### [List of tasks]
1) Answer these questions using the scrapbook-beta package metadata:
(a) Under what license is the package released?
(b) Who is listed as the author?
(c) What is the version number?
2) Write the next part of the scrapbook-beta package metadata, continuing from its last line.

Document excerpt START

Metadata-Version: 2.1
Name: scrapbook-beta
Version: 0.1.0
Summary: A library for recording and reading data in Jupyter and nteract Notebooks
Home-page: https://github.com/nteract/scrapbook
Author: nteract contributors
Author-email: nteract@googlegroups.com
License: BSD
Project-URL: Funding, https://nteract.io
Project-URL: Source, https://github.com/nteract/scrapbook/
Project-URL: Tracker, https://github.com/nteract/scrapbook/issues
Description: <!---(binder links generated at https://mybinder.readthedocs.io/en/latest/howto/badges.html and compressed at https://tinyurl.com) -->
        
        [![Build Status](https://travis-ci.org/nteract/scrapbook.svg?branch=master)](https://travis-ci.org/nteract/scrapbook)
        [![image](https://codecov.io/github/nteract/scrapbook/coverage.svg?branch=master)](https://codecov.io/github/nteract/scrapbook=master)
        [![Documentation Status](https://readthedocs.org/projects/nteract-scrapbook/badge/?version=latest)](https://nteract-scrapbook.readthedocs.io/en/latest/?badge=latest)
        [![badge](https://tinyurl.com/ybk8qa3j)](https://mybinder.org/v2/gh/nteract/scrapbook/master?filepath=binder%2FResultsDemo.ipynb)
        [![Code style: black](https://img.shields.io/badge/code%20style-black-000000.svg)](https://github.com/ambv/black)

Document excerpt END
Records supplied START

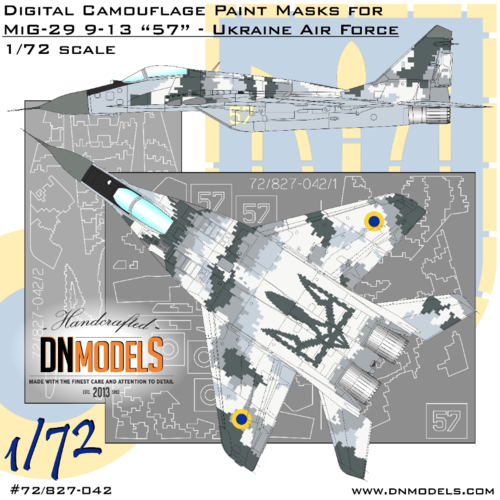 1:72 Digital MiG-29 9-13 Ukraine Air Force
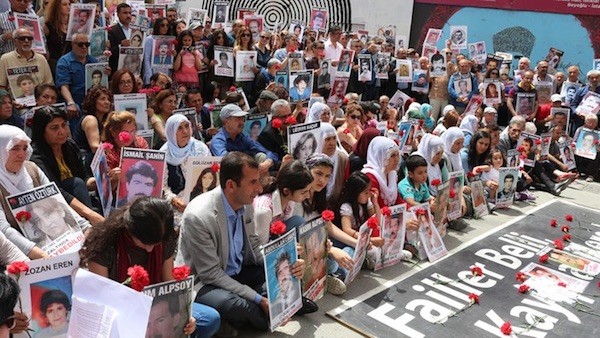 Turquia-Madres-del-sabado La policía turca reprime la protesta de las ‘Madres del Sábado’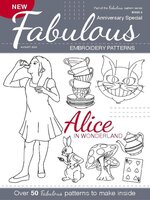 Fabulous Embroidery Patterns - Alice In Wonderland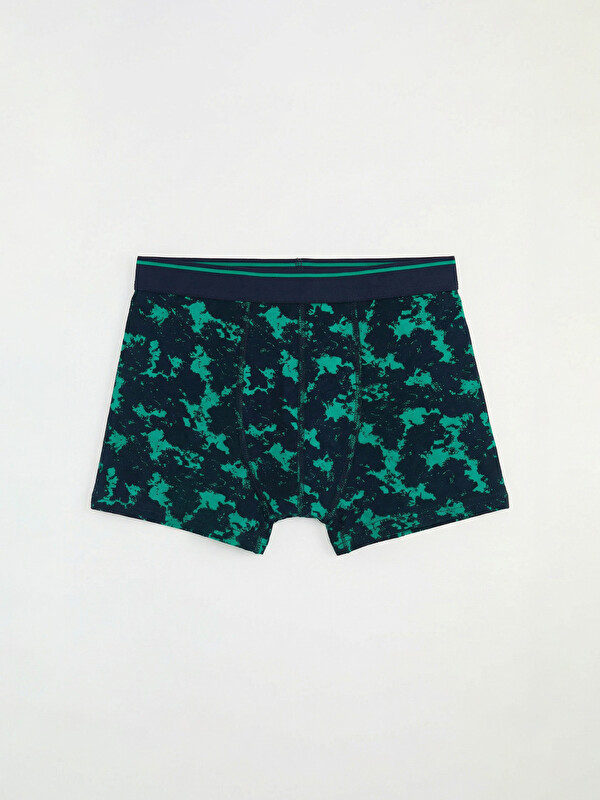 LC WAIKIKI Pamuklu Esnek Erkek Boxer 3'lü Takım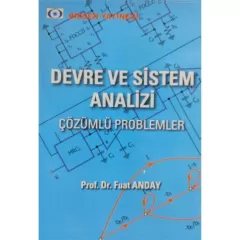 Devre ve Sistem Analizi Çözümlü Problemler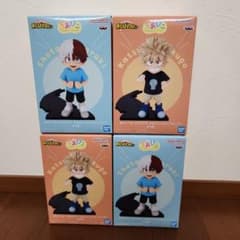 新品・未開封】ヒロアカ ちあぴこ ばくごう とどろき 4体セット - メルカリ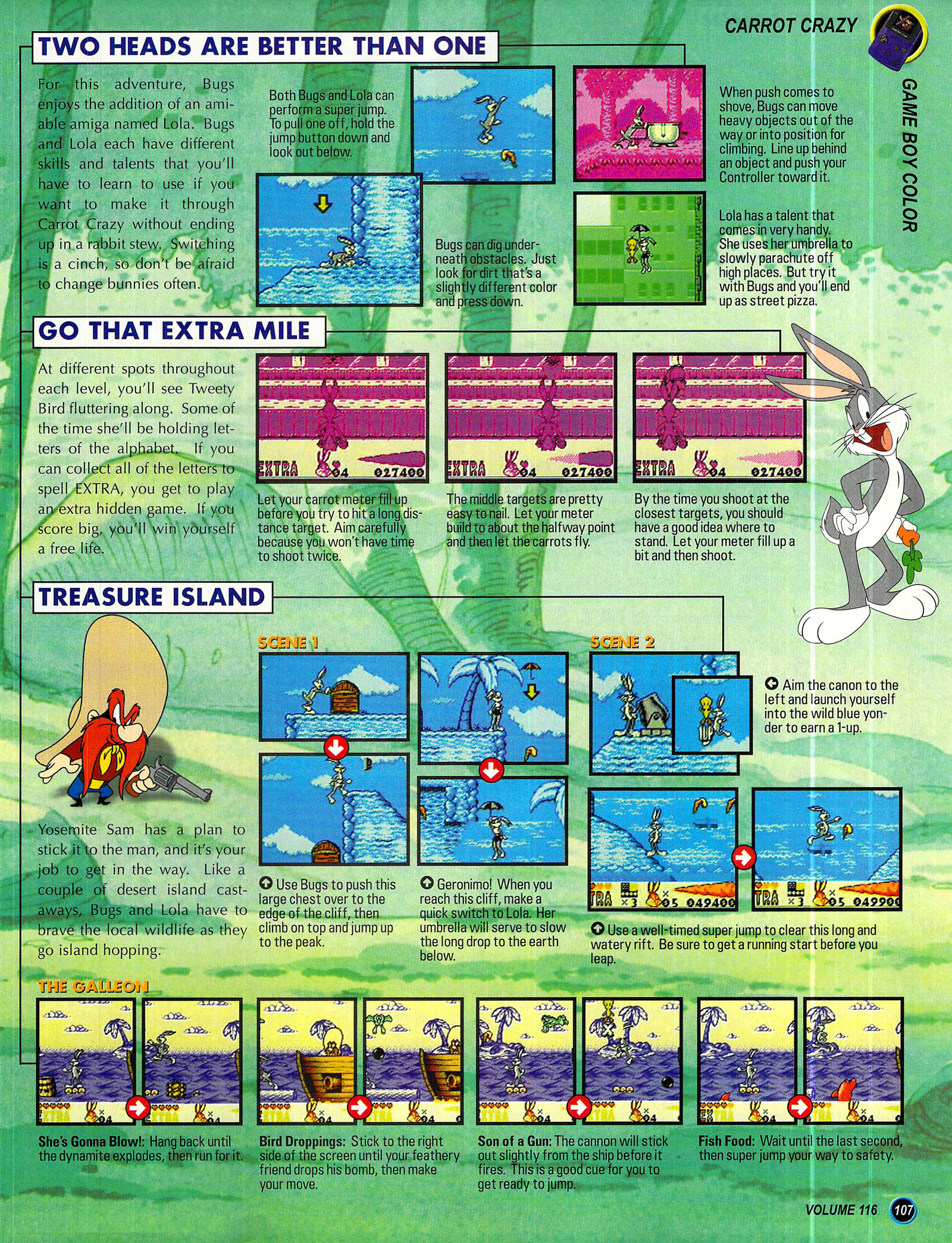 Read online Nintendo Power comic -  Issue #116 - 113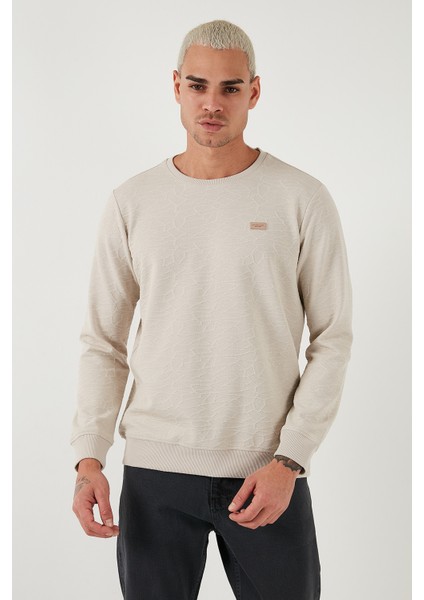 U.s. Polo Pamuk Karışımlı Regular Fit Bisiklet Yaka Sweat Erkek Sweat G081SZ0821945735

Records supplied END

### [Outputs by task]
1)
(a) BSD
(b) nteract contributors
(c) 0.1.0

2)
        # scrapbook
        
        **scrapbook** is a library for recording a notebook’s data values (scraps) and
        generated visual content (snaps). These recorded scraps and snaps can be read
        at a future time.
        
        Two new names for information are introduced in scrapbook:
        
        - **scraps**: serializable data values such as strings, lists of objects, pandas
          dataframes, or data table references.
        - **snaps**: named displays of information such as a generated image, plot,
          or UI message which encapsulate information but do not store the underlying
          data.
        
        ## Use Case
        
        Notebook users may wish to record data produced during a notebook execution.
        This recorded data can then be read to be used at a later time or be passed to
        another notebook as input.
        
        Namely scrapbook lets you:
        
        - **persist** data (scraps) in a notebook
        - **sketch** named displays (snaps) in notebooks
        - **recall** any persisted scrap of data or displayed snap
        - **summarize collections** of notebooks
        
        ## API Calls
        
        Scrapbook adds a few basic api commands which enable saving and retrieving data.
        
        ### `glue` to persist scraps
        
        Records a `scrap` (data value) in the given notebook cell.
        
        The `scrap` (recorded value) can be retrieved during later inspection of the
        output notebook.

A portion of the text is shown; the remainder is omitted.